Virtualization Technology News and Information
ClearSky Data 2017 Predictions: Enterprises will learn what hybrid cloud actually means, and deploy it

VMblog Predictions 2017

Virtualization and Cloud executives share their predictions for 2017.  Read them in this 9th annual series exclusive.

Contributed by Laz Vekiarides, chief technology officer and co-founder of ClearSky Data

In 2017: Enterprises will learn what hybrid cloud actually means, and deploy it

In the enterprise technology world, 2017 will likely see profits increase and IPOs revive while the market stabilizes as a whole. Mergers and acquisitions among major players such as Dell, EMC and HP created a period of settling and unpredictability in recent years. However, as M&A activity picks up again in 2017, startups will tackle new opportunities while organizations adopt solutions that recently seemed to have no place in the enterprise, such as multicloud strategies and container technology.

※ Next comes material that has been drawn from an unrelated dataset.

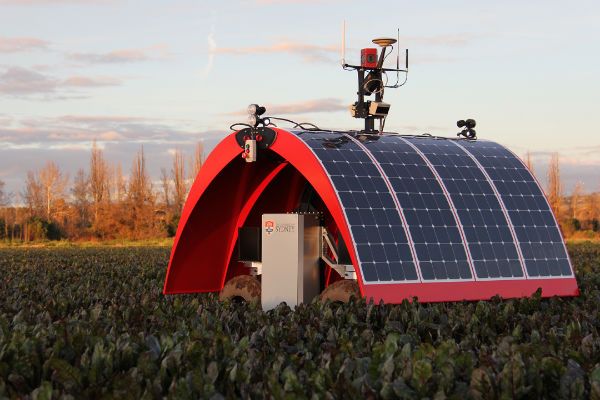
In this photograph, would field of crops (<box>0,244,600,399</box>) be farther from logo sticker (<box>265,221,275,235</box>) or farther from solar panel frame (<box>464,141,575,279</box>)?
solar panel frame (<box>464,141,575,279</box>)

In the midst of this activity, below are some trends we expect to drive enterprise priorities in 2017.

1. "Hybrid cloud" automatically means "multicloud."

It's common sense: you likely wouldn't store all of your valuables in the same safe-deposit box, and your enterprise would likely prefer to avoid giving ownership of its sensitive data to a single cloud provider. Standardizing a single vendor for something as sensitive as data assets smacks of vendor lock-in situations from on-premise technologies of the past. To manage this risk, organizations that venture into public cloud territory are looking for strategies to employ multiple cloud service providers. While Amazon is the most prominent, Microsoft Azure, Google Cloud, IBM SoftLayer and others are gaining traction. While the "Clouderati" are busy turning their noses up at VMware's recent partnership with AWS focusing on multicloud support, the new AWS/vSphere service will be one of the most successful product introductions in recent history from VMware.

2. Hybrid cloud transformation is a necessity, not an option - no matter how messy it gets.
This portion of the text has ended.